Men worldwide suffer from low sperm count, warning of a fertility crisis

Global men have reduced sperm, warning of a reproductive crisis - Photo 1.

Researchers say the global sperm count has dropped by 62% – Photo: SHUTTERSTOCK

According to the newspaper Guardian On November 15, a new study was published in the journal Human Reproductive Update showed that globally, the average sperm concentration in men fell from 101.2 million/ml to 49 million/ml between 1973 and 2018. It is estimated that the total sperm count decreased by 62.3% during the same period.

Research by the same group in 2017 found that sperm density had decreased by more than 50% over the past 40 years in Europe, North America and Australia. There is a lack of data for other regions of the world at this time.

The latest study included data from more than 53,000 men collected from 223 studies in 53 countries, making it the largest meta-analysis ever conducted on the topic. In addition to the studied regions in Europe, North America and Australia, this new round of studies collects data in Central and South America, Africa and Asia.

The rate of sperm decline seems to be accelerating. Looking at data collected on all continents since 1972, the researchers found that sperm density decreased by 1.16% per year. However, when they only looked at data collected since 2000, the reduction was 2.64% per year.

Professor Hagai Levine, lead author of the study from the Hebrew University of Jerusalem, warned: “I think this is an unusual sign that something is wrong with the world and that we need to.
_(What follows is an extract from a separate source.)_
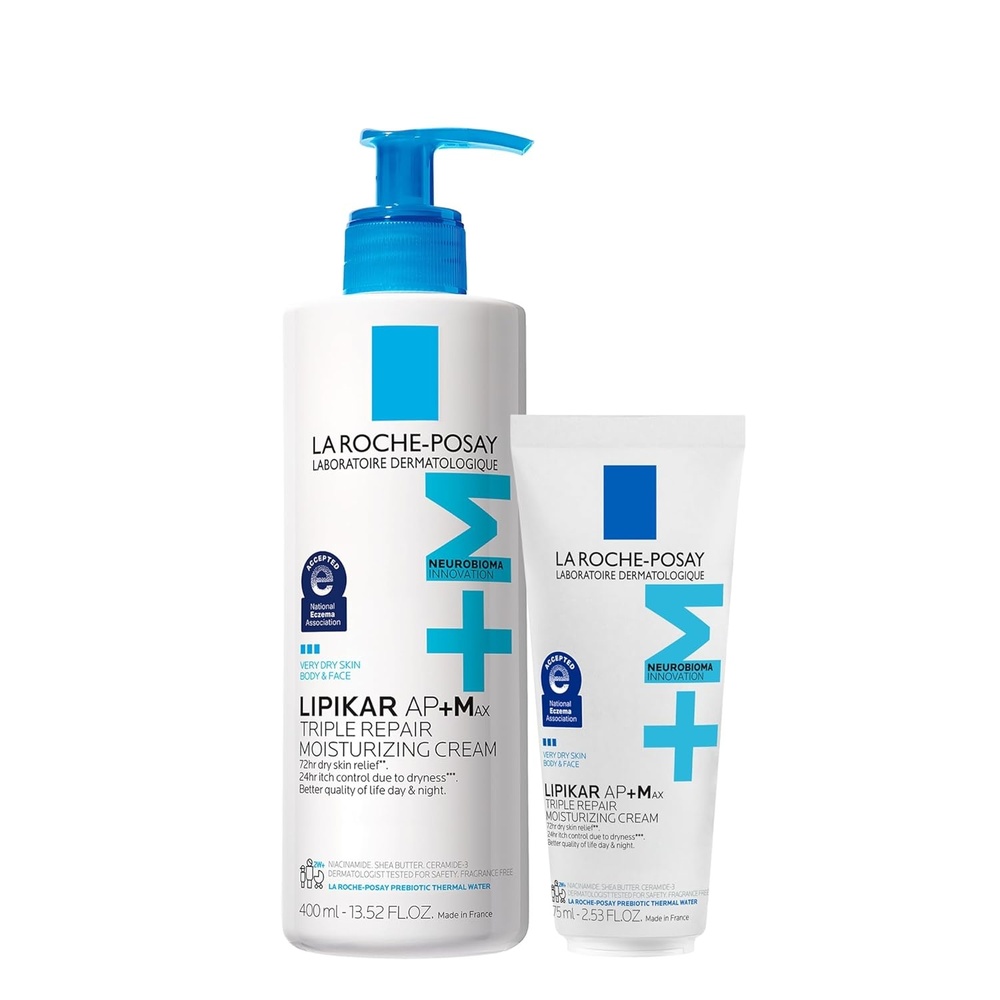 image:imageLa RochePosay Lipikar APMAX Triple Repair Moisturizing Body Cream803 Fl Oz Pack of 2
It’s a crisis that we need to better address now, before it can reach a tipping point and become irreversible.”

Previous studies have suggested that fertility in men is compromised if sperm concentration falls below about 40 million/ml.

Professor Allan Pacey, who specializes in male studies at the University of Sheffield (UK), who was not involved in the study, praised the analysis but said he was still confused. That’s how hard it is to count sperm, even with the gold standard hematocrit (laboratory procedure) technique.

However, Professor Levine dismissed such concerns, adding that in any case, the decline in sperm count had been more pronounced in recent years.

Although the cause of this decline is still unknown, one theory is that endocrine disrupting chemicals or other environmental factors may play a role, affecting the fetus during pregnancy. mother’s belly.

Professor Richard Sharpe, an expert in male reproductive health at the University of Edinburgh (Scotland), said reduced sperm “is not just a problem for couples trying to have children. It will also be a big problem for society in the next 50 years as the world has fewer young people and more old people.”